Oh I can't make it but I could get the notes from _________.
And I have to confess I've operated this way as well.
People needed goods from me to do what they needed to do... so I've operated as if ministry meetings/functions were just vehicles for giving instructions, information, content. This way is more efficient. It gets things done.
But it doesn't transform us.
In the church, surely there are things to do; we have services we want to perform and we want to perform them well. But that isn't the primary purpose of service. When we are received into the community of faith, we are blessed new identities that we get to live into. Service, more than doing things for others, is a means of sanctification -- of transforming us into Christ's likeness.
When we treat ministry and service primarily as a good that we produce -- when we become preoccupied with how much we are doing or how much time we are giving to service -- we lose sight of the good that the Spirit is doing in us.

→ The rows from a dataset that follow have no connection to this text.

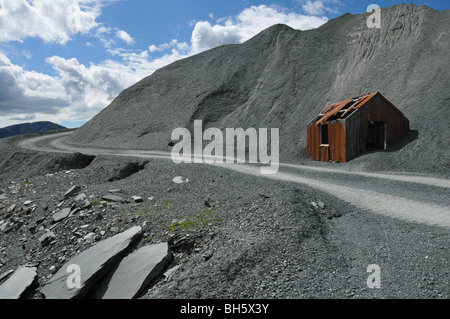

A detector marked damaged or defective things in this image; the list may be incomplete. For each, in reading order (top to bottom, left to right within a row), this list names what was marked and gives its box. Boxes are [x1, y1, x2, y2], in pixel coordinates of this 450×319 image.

rusted corrugated shed [308, 92, 410, 162]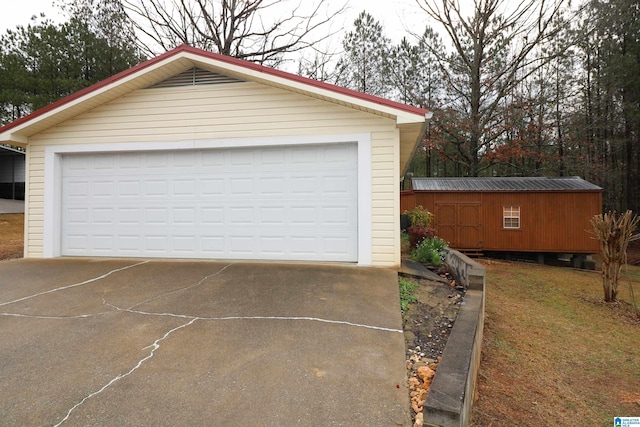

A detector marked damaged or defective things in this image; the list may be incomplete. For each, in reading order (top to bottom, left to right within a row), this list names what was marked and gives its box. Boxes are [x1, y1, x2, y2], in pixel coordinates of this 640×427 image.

crack in concrete [0, 260, 149, 310]
crack in concrete [53, 320, 196, 426]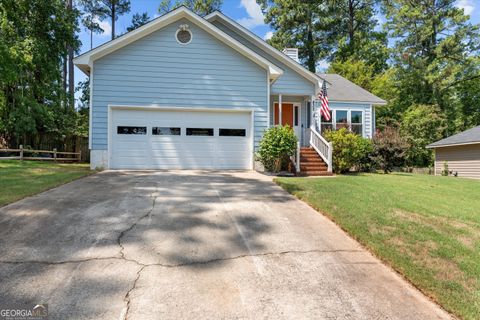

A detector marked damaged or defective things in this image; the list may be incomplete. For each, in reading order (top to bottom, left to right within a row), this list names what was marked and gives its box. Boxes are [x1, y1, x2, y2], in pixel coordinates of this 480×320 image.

cracked pavement [0, 171, 452, 318]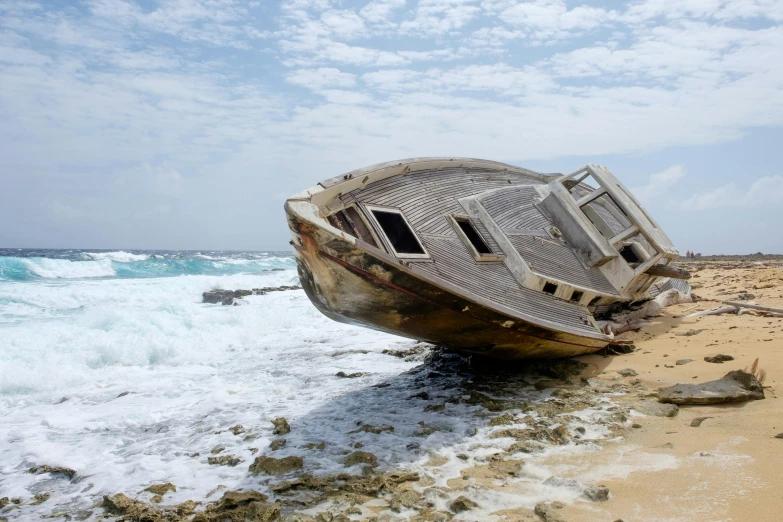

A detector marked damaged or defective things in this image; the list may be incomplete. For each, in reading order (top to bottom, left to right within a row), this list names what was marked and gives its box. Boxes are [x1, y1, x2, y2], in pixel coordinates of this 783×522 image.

rusty hull [284, 202, 608, 358]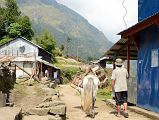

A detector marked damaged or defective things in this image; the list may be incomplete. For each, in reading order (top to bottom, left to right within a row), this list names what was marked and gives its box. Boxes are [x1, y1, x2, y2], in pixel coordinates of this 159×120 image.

rusty metal roof [104, 38, 138, 60]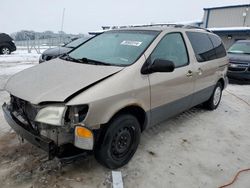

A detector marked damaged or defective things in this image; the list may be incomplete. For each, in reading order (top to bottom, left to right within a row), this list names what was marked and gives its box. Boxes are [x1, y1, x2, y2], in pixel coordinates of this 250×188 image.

crumpled hood [4, 58, 123, 104]
damaged front bumper [2, 103, 57, 159]
exposed headlight housing [35, 106, 66, 125]
broken headlight [35, 106, 66, 126]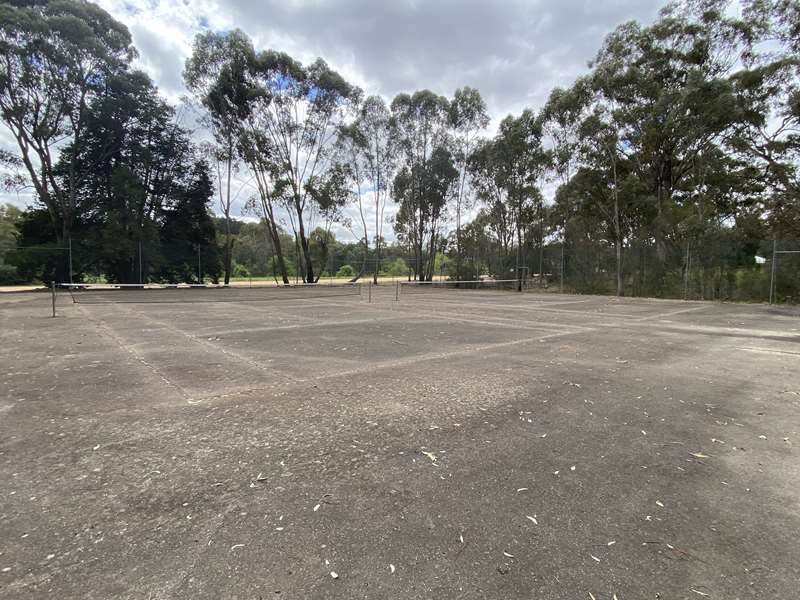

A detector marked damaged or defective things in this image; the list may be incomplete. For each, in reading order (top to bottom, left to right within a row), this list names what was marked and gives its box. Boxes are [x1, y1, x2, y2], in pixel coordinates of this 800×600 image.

cracked asphalt surface [1, 288, 800, 596]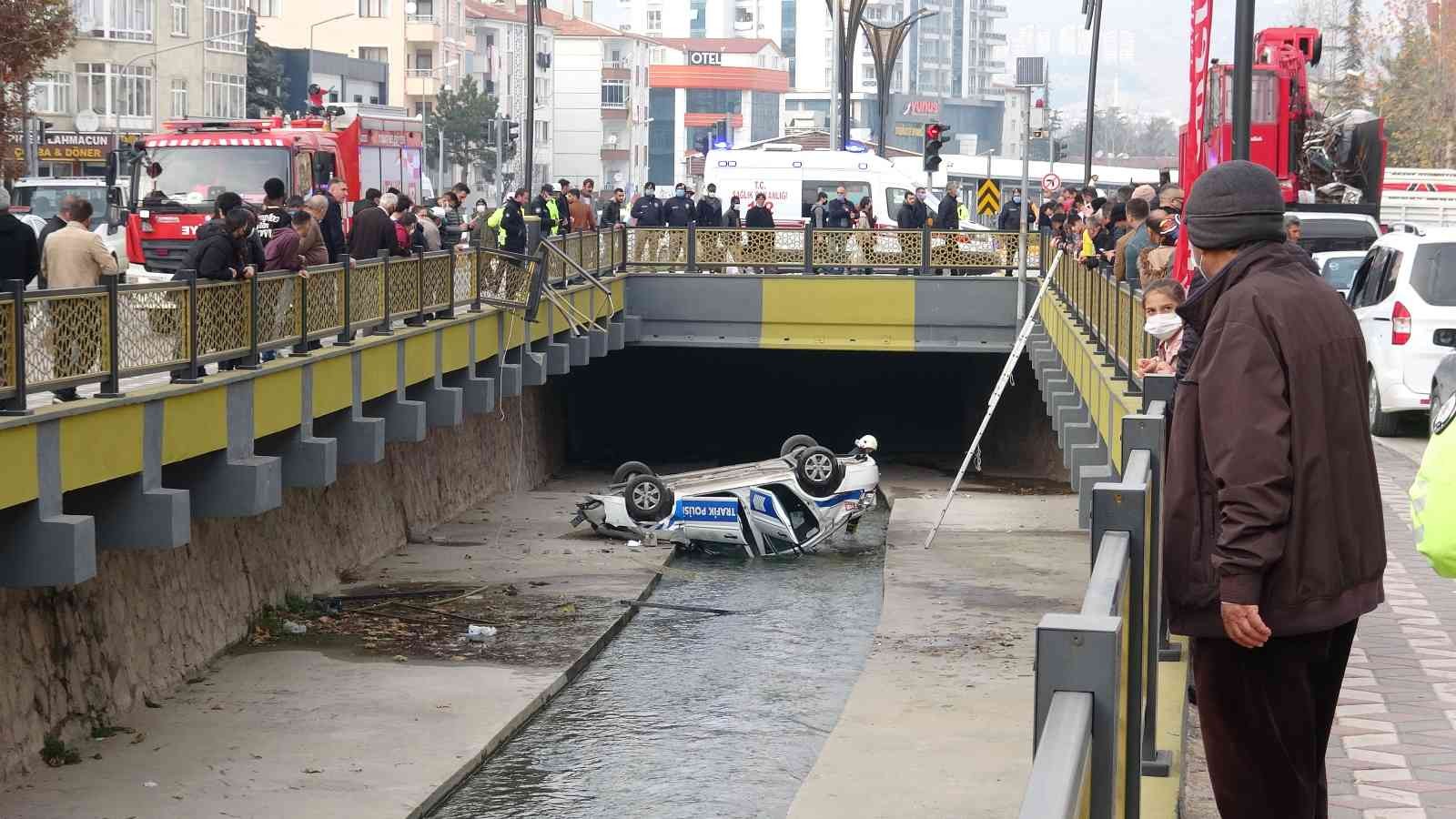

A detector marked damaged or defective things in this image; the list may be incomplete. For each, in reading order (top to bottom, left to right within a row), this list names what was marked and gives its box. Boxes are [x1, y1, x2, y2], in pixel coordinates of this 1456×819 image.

bent railing [1, 245, 550, 413]
overturned police car [573, 431, 879, 556]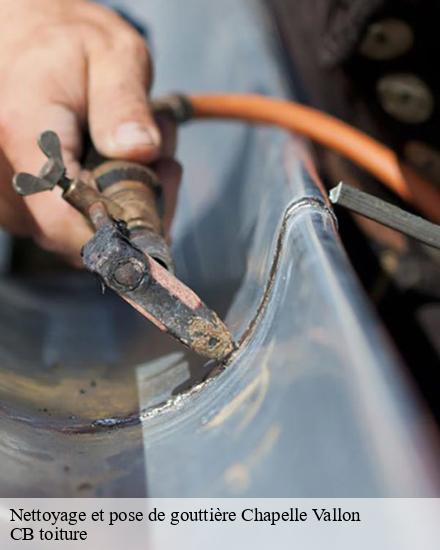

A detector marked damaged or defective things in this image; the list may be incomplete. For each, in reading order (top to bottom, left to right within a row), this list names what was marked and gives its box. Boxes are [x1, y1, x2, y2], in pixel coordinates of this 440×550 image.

charred tool body [12, 129, 235, 362]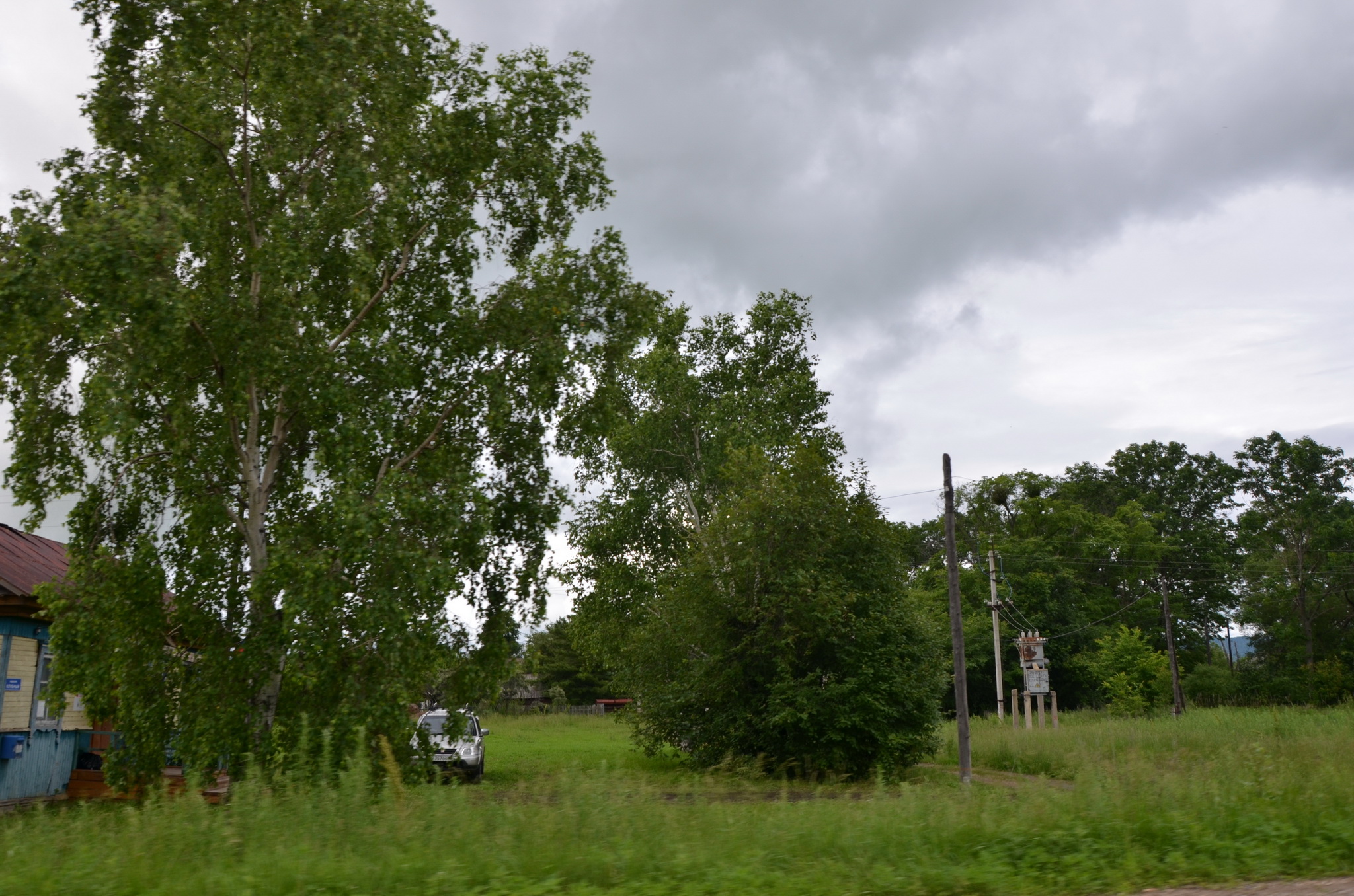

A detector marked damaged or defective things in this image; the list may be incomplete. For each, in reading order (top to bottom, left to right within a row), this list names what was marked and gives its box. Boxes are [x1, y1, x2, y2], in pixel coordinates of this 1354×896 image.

rusty metal roof [0, 522, 67, 601]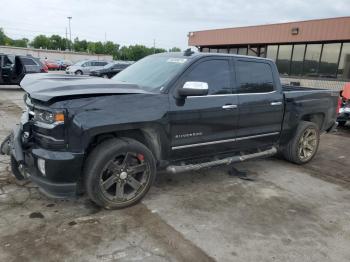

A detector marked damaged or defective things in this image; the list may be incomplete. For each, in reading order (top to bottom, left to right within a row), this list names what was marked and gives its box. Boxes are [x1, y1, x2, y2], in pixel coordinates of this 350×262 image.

crumpled hood [20, 74, 152, 103]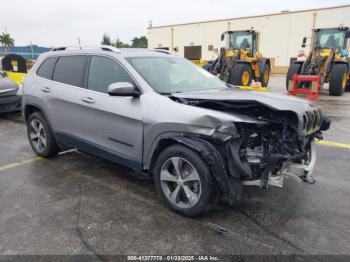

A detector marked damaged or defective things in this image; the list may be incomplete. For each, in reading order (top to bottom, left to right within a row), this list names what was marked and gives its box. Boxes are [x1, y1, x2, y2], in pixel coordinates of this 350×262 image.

crumpled hood [173, 88, 318, 115]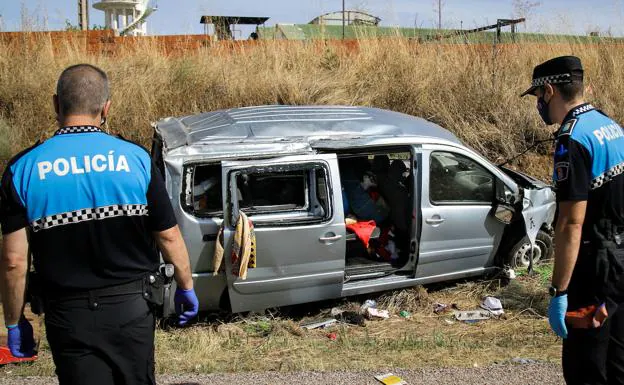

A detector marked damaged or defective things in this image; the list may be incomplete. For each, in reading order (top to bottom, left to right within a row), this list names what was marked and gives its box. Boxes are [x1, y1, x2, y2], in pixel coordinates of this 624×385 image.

crushed van roof [154, 104, 460, 154]
damaged silver van [151, 104, 556, 312]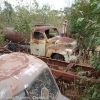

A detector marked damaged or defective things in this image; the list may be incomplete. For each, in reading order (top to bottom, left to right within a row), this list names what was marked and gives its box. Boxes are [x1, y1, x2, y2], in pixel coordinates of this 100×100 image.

rusted abandoned truck [3, 25, 79, 62]
rusted abandoned truck [0, 52, 69, 99]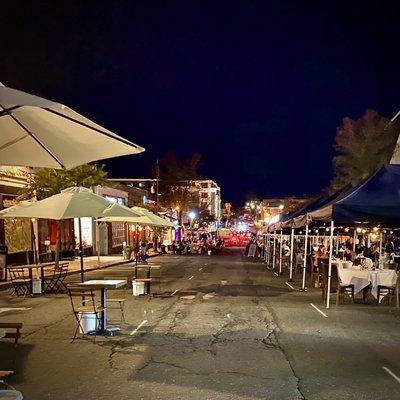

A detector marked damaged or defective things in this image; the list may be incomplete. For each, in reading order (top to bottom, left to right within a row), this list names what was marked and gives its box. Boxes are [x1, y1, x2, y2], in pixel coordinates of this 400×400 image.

cracked pavement [0, 248, 400, 398]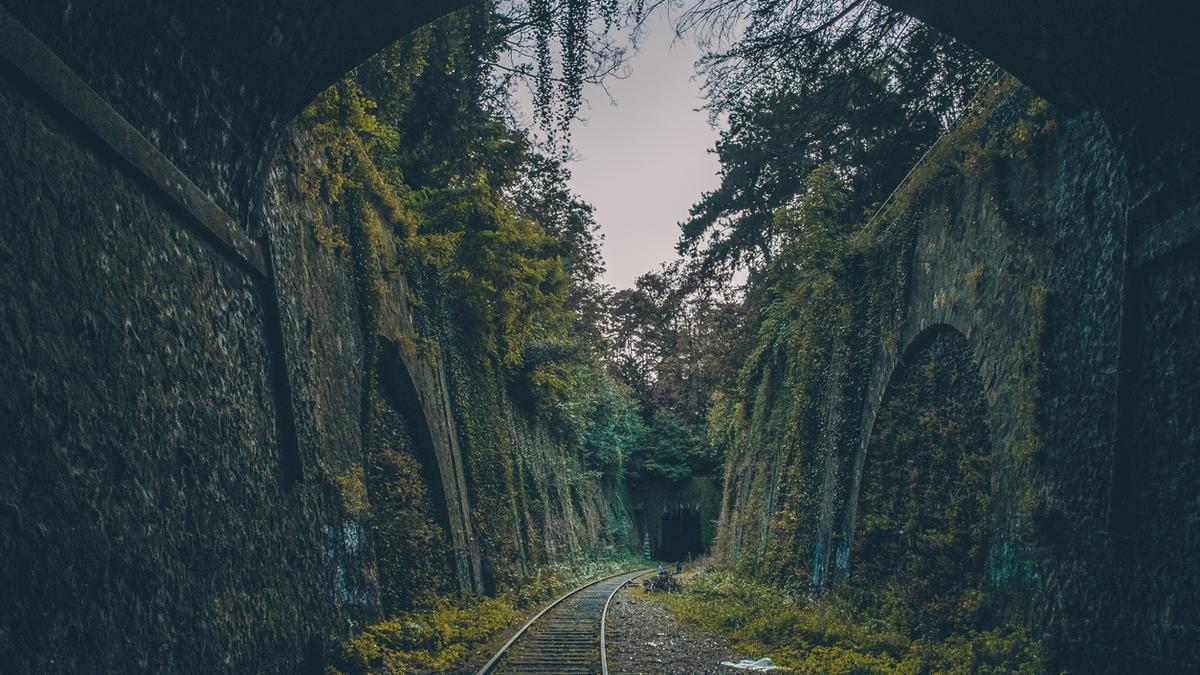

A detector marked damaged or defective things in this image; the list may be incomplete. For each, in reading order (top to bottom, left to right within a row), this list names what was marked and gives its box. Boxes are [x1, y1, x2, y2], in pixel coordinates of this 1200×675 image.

rusted rail [476, 568, 652, 672]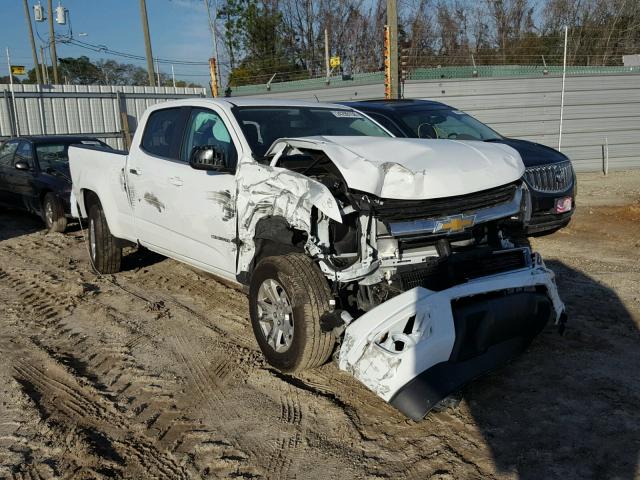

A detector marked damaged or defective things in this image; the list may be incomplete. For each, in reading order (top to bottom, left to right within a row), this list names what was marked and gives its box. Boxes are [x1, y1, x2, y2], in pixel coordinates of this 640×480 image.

crumpled fender [235, 161, 342, 274]
crumpled hood [270, 136, 524, 200]
crashed front end [244, 136, 564, 420]
crumpled fender [338, 256, 564, 418]
detached front bumper [338, 255, 564, 420]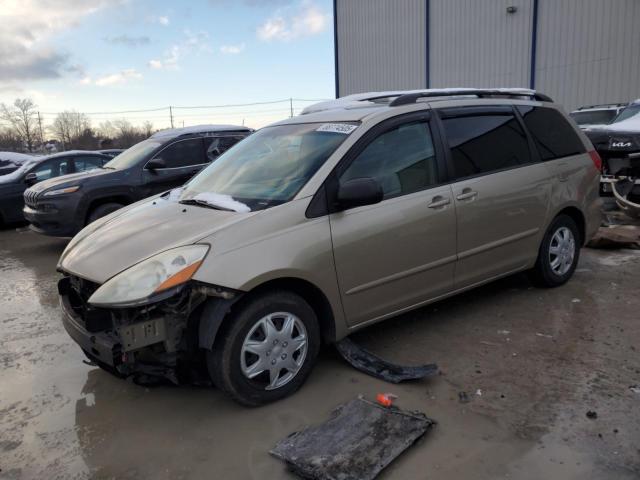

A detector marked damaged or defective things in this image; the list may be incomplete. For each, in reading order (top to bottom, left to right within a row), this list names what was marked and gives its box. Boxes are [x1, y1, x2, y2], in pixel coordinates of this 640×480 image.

crumpled hood [29, 167, 112, 193]
crumpled hood [60, 197, 258, 284]
damaged front bumper [58, 274, 234, 382]
front end damage [57, 274, 238, 382]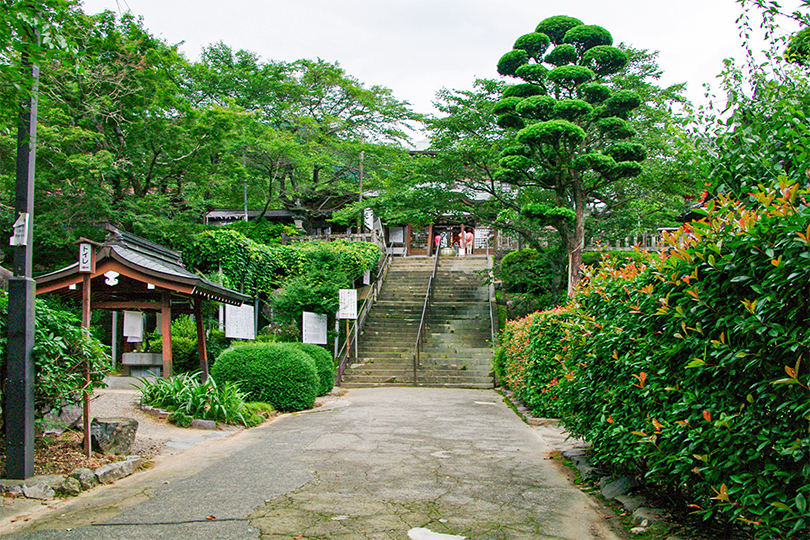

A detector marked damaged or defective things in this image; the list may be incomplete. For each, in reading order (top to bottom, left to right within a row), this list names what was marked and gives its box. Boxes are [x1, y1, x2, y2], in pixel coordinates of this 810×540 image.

cracked concrete path [0, 388, 624, 540]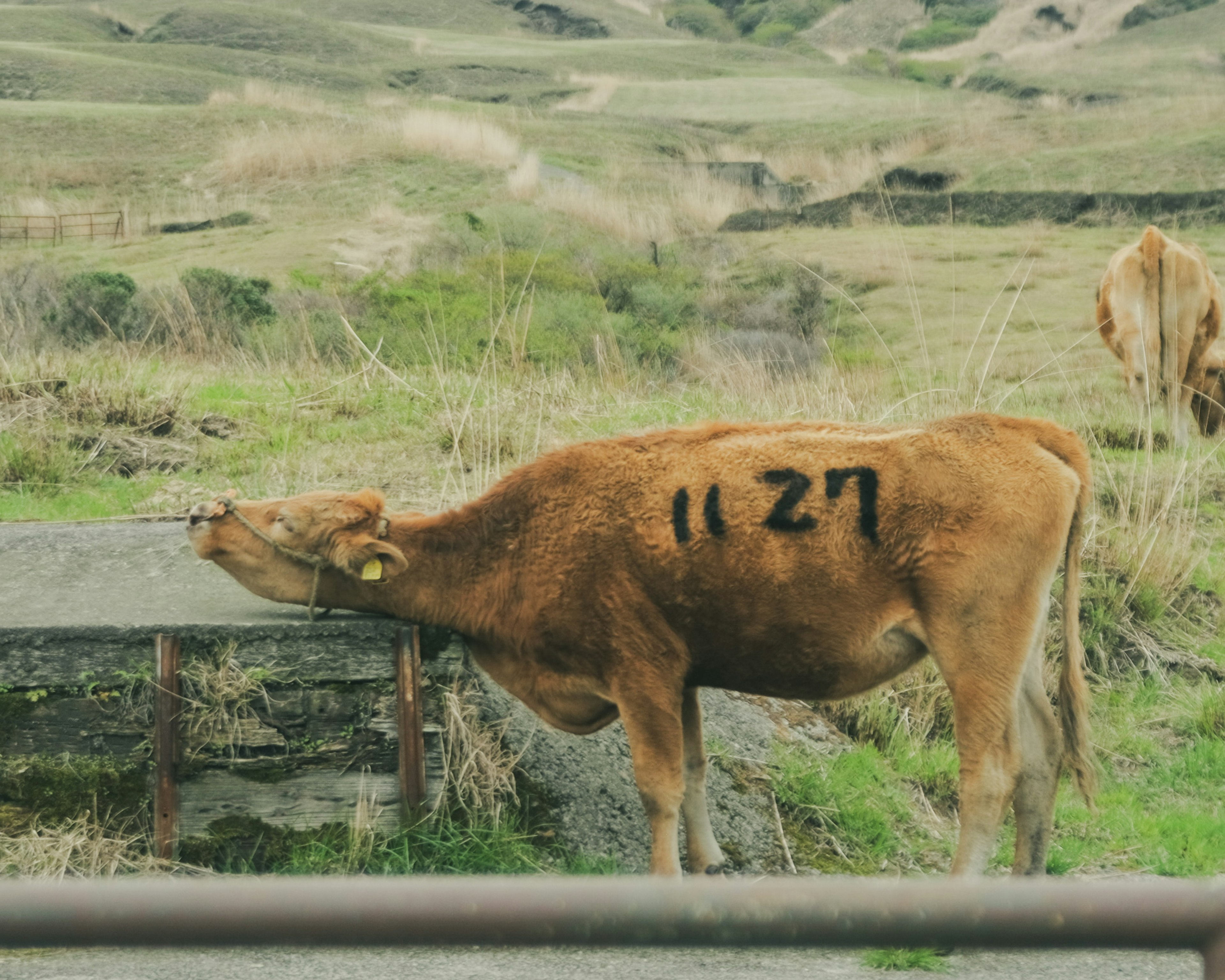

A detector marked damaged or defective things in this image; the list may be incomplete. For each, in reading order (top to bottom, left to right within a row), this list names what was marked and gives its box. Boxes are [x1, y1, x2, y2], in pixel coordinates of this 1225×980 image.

rusty metal post [152, 637, 180, 857]
rusty metal post [399, 625, 429, 813]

Service is a means by which the the Spirit produces the good of us. We -- the people we are becoming -- are the primary good of service. The Holy Spirit uses service/ministry to transform us by placing us in relationship with others. Our service is a way we can live into the love we are called to share with others.
In relationship with others we can be stretched. When we get tired and stressed; when we feel like we are not appreciated or seen in our service, we should not merely dwell on our limitations or disconnection, but pause to consider how God may be working through difficulties.
How is my tiredness leading me to depend on his grace? (rather than wallow in my exhaustion?)
Is my isolation/disconnection/underappreciation leading me to feel contempt for others or is it helping to reveal my need?
Being primarily aware of the Spirit's work as we work, gives us grace and strength to continue our service and love to others because God has not stopped his work in us even when our lives are difficult.
Recognizing the Spirit's work also helps us to share joy. For service is not always drudgery and hardship. There is joy. And in service we not only identify with Christ in his death, but also in his resurrection. In service we get a front row seat to see new creation sprouting up from the dirt. And recognizing that it is God's work keeps us from becoming proud and boastful and helps to foster hearts of gratitude.
God is working in us. And as we work to serve others, we can choose to have our hearts attuned to his work.
Our church does provide services and ministries, but the main work of the church is formation -- it is the Spirit's work in conforming us into Christ's image. In our church and in myself, I hope we can receive his grace to participate with the Spirit not only in the work he is doing through us, but also in the work he is producing in us.